Marguerite obligingly lifted her foot when Fi ran her hand down her leg. For some time she was able to focus completely on cleaning out and then carefully trimming both the frog and sole of what felt like a toy hoof after the width and weight of the horses’ feet she was more used to. It wasn’t the first time she’d looked after a donkey’s feet, however, and she remembered what Gavin had taught her about making sure the interior shape was concave enough to keep any pressure on the wall of the hoof and not the sole. She used her nippers to clip off the excess horn and then the rasp to smooth any rough edges.

By the time she’d finished Marguerite’s feet and stretched her back before starting Coquelicot’s, the level of focus needed was slipping and snatches of what had become a confrontation yesterday were sneaking into the gaps.

Ellie had started the defence of Jeannie’s desire to investigate the connection she was so sure of.

‘Why are you so against this, Laura?Was he really so awful? I remember the way he’d tuck me under his arm and read me things from the newspaper.’

‘He was never a monster.’ Jeannie had been adamant.

Ellie wanted to agree with her. ‘I missed him so much.’

Fi had missed him too. So much. Was that why she’d been irresistibly drawn to a man easily old enough to be her father? A man she’d desperately wanted to notice her.

To love her.

‘He was never a violent man,’ Jeannie had added.

‘So why couldn’t he control his temper, then?’ Laura had been struggling to keep her voice calm. ‘He couldn’t control a lot of things, could he? I remember the day he wet his pants and I cried and cried. I knew nothing was going to be the same ever again. People pointed at him when he was too drunk to walk a straight line or speak a coherent sentence.’
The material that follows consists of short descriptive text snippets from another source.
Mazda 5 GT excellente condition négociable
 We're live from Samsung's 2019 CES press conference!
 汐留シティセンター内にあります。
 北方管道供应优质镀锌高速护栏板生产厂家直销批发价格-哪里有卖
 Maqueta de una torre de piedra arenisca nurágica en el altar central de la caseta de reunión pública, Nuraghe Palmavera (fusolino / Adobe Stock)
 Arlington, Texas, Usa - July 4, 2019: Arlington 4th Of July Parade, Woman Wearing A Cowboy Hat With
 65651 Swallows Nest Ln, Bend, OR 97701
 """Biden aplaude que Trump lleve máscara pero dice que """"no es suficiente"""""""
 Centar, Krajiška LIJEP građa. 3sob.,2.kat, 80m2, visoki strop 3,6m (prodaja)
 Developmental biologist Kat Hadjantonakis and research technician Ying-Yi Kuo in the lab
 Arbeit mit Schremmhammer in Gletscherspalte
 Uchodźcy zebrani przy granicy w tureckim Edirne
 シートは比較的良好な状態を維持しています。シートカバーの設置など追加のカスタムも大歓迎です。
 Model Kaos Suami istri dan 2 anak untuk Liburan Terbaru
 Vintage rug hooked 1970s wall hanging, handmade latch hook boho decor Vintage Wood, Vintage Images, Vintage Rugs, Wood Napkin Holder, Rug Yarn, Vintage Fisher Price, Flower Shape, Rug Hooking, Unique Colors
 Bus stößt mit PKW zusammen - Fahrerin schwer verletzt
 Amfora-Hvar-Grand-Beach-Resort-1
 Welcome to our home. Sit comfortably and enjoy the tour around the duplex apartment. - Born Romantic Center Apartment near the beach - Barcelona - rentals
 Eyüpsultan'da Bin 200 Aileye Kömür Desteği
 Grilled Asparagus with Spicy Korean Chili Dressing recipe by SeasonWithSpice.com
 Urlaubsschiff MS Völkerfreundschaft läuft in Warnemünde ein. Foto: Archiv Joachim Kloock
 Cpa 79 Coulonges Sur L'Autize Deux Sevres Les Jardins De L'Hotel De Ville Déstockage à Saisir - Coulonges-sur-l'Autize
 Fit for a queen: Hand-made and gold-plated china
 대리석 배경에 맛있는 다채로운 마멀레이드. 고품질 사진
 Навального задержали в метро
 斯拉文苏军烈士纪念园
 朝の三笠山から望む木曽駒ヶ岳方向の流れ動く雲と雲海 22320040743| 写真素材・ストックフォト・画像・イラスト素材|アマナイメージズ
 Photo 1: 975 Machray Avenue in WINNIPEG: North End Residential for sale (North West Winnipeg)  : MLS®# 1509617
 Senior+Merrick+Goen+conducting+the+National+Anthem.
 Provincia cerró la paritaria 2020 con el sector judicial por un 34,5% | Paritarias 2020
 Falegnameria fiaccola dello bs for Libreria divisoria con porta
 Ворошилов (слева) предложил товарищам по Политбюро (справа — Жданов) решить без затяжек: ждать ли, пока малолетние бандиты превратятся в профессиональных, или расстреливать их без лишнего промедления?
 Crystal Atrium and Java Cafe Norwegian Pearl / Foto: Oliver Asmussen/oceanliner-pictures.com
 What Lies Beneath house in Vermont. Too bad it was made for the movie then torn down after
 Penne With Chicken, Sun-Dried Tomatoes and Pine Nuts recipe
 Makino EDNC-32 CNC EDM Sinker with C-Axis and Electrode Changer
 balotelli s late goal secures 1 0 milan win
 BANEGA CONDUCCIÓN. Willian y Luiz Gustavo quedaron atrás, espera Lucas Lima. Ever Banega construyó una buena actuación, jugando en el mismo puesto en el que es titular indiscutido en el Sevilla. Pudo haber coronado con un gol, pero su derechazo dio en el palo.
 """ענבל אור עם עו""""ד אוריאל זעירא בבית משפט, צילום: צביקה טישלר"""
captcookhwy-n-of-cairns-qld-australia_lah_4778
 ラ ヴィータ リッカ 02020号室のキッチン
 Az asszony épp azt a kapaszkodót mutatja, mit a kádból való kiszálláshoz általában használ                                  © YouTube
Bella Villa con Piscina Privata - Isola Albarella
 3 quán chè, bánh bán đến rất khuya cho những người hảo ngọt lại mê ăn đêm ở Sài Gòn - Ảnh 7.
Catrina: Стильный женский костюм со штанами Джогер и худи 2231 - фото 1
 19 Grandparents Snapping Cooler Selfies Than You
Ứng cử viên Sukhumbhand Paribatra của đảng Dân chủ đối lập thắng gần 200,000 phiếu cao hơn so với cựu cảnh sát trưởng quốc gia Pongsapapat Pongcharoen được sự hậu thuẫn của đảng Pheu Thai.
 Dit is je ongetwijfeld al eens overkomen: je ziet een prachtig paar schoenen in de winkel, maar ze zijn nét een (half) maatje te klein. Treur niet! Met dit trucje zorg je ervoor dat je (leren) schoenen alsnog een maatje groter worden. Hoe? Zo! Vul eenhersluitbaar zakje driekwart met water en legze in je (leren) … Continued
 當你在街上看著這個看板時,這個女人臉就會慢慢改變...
‘There was something wrong.’ Jeannie’s statement was more like a plea. ‘But he wouldn’t listen to me and go to the doctor and then it was too late to help him because he’d disappeared…’

‘Aye… because he’d lost his job and then he tried to kill someone in the pub.’

‘That might have been an accident.’ It had been Fi’s only contribution to the tense discussion. The thought had come from the same place as that of feeling a bond with an unknown artist who lived in a stable. That people could behave in an unacceptable manner, like hitting someone over the head with a shovel, because of something they had no control over, so it wasn’t fair to blame them, was it?

‘So why did he run away?’ Laura had shaken her head sharply. ‘He was as ashamed as we were. You and Ellie were too young to know how bad it was, but it broke Mam’s heart and that’s why we never, ever talked about it. The only way to make it go away was to pretend it never happened.’

Fi had been too stunned to say anything more. It was so clear suddenly, but she’d never put two and two together. She’d been brought up to believe that the solution to dealing with something so traumatic was to pretend it had never happened? No wonder she hadn’t gone home to her family when she’d most needed them. And now Laura wanted to reinstate the unspoken pact?

How many times did history have to repeat itself before it was blindingly obvious that something wasn’t going to work?

Her mother had lived with unanswered questions about why her life had fallen apart. Why she’d lost the father of her children and the man she must have loved so much because, even now, she was defending him. Protecting him, even? Surely she deserved whatever peace she might find by searching for those answers?

She let the thought go with a sigh and turned to Coquelicot. ‘Let’s have a wee look at your tootsies, Poppy.’

Half an hour later, she straightened again and rubbed at the ache in the small of her back, but she took a moment to admire the neat shape of both the donkeys’ pedicures.

‘Bravo!’

Fi’s head snapped around at the sound of the male voice but, surprisingly, what she felt was curiosity rather than fear.

Because she’d recognised the voice?

‘Christophe!What on earth are you doing here?’